Goddard then sat down right at the head of the table, facing the screen. Thanks, Chad. I was across the table and to his right. I could see him just fine and I sure didn’t
feel
invisible. He had round shoulders, a little stooped. His white hair, parted on one side, was unruly. His eyebrows were bushy, white, each one looked like a snow-capped mountaintop. His forehead was deeply creased, and he had an impish look in his eyes.
There were an awkward few seconds of silence, and he looked around the big table. “You all look so nervous,” he said. “Relax! I don’t bite.” His voice was pleasant and sort of crackly, a mellow baritone. He glanced at Nora, winked. “Not often, anyway.” She laughed; a couple of other people chuckled politely. I smiled, mostly to say, I appreciate that you’re trying to put us all at ease.
“Only when you’re threatened,” she said. He smiled, his lips forming a V. “Jock, do you mind if I start off here?”
“Please.”
“Jock, we’ve all been working so incredibly hard on the refresh of Maestro that I think sometimes it’s just hard to get outside ourselves, get any real perspective. I’ve spent the last thirty-six hours thinking about pretty much nothing else.

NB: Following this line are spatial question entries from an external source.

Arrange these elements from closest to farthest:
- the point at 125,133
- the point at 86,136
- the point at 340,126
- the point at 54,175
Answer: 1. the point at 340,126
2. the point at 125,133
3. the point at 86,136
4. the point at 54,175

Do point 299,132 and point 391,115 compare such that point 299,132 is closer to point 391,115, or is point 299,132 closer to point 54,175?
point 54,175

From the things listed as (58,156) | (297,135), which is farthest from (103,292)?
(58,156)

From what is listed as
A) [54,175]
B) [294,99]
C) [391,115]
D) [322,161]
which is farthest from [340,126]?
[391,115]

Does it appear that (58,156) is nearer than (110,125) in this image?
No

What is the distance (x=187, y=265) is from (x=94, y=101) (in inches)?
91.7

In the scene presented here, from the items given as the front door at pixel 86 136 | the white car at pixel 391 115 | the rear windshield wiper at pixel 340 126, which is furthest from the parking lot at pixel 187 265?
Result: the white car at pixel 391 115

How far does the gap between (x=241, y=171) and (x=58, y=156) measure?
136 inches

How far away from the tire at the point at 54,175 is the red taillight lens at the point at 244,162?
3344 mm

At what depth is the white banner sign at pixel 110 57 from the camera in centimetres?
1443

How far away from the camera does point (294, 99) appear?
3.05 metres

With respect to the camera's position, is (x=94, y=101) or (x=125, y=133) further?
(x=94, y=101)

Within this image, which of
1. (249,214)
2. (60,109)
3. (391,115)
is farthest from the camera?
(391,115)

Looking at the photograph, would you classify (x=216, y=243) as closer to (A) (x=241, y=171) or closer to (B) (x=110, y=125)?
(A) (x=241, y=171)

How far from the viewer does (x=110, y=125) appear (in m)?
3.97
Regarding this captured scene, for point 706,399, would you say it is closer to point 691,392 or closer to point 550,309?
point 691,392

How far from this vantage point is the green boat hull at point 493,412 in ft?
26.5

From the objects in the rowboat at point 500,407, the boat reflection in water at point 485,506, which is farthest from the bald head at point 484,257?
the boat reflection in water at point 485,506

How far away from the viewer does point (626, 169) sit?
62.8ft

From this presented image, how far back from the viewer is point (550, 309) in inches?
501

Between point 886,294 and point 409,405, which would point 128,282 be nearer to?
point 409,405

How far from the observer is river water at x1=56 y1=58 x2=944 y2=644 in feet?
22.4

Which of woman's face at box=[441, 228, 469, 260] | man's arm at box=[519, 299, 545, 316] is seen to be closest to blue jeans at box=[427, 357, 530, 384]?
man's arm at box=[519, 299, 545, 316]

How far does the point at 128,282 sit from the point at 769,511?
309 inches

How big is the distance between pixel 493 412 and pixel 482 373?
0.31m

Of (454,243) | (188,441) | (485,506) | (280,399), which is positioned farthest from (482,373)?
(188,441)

And it’s clear to me that there are several important ways in which we can update, improve Maestro, make it more appealing, increase market share, maybe even significantly.”
Goddard nodded, made a steeple with his fingers, looked down at his notes.
She tapped the laminated bound presentation notebook. “We’ve come up with a strategy, quite a good one, adding twelve new functionalities, bringing Maestro up to date. But I have to tell you quite honestly that if I were sitting where you’re sitting, I’d pull the plug.”
Goddard turned suddenly to look at her, his great white eyebrows aloft. We all stared at her, shocked. I couldn’t believe I was hearing this. She was burning her entire team.
“Jock,” she went on, “if there’s one thing you’ve taught me, it’s that sometimes a true leader has to sacrifice the thing he loves most. It kills me to say it. But I simply can’t ignore the facts. Maestro was great for its time. But its time has come—and gone. It’s Goddard’s Rule—if your product doesn’t have the potential to be number one or number two in the market, you get out.”
Goddard was silent for a few moments. He looked surprised, impressed, and after a few seconds he nodded with a shrewd I-like-what-I-see smile. “Are we—is everyone in agreement on this?” he drawled.
Gradually people started nodding their heads, jumping on the moving train as it pulled out of the station. Chad was nodding, biting his lip the way Bill Clinton used to; Mordden was nodding vigorously, like he was finally able to express his true opinion. The other engineers grunted, “Yes” and “I agree.”
“I must say, I’m surprised to hear this,” Goddard said. “This is certainly not what I expected to hear this morning. I was expecting the Battle of Gettysburg. I’m impressed.”
“What’s good for any of us as individuals in the short term,” Nora added, “isn’t necessarily what’s best for Trion.”
I couldn’t believe the way Nora was leading this immolation, but I had to admire her cunning, her Machiavellian skill.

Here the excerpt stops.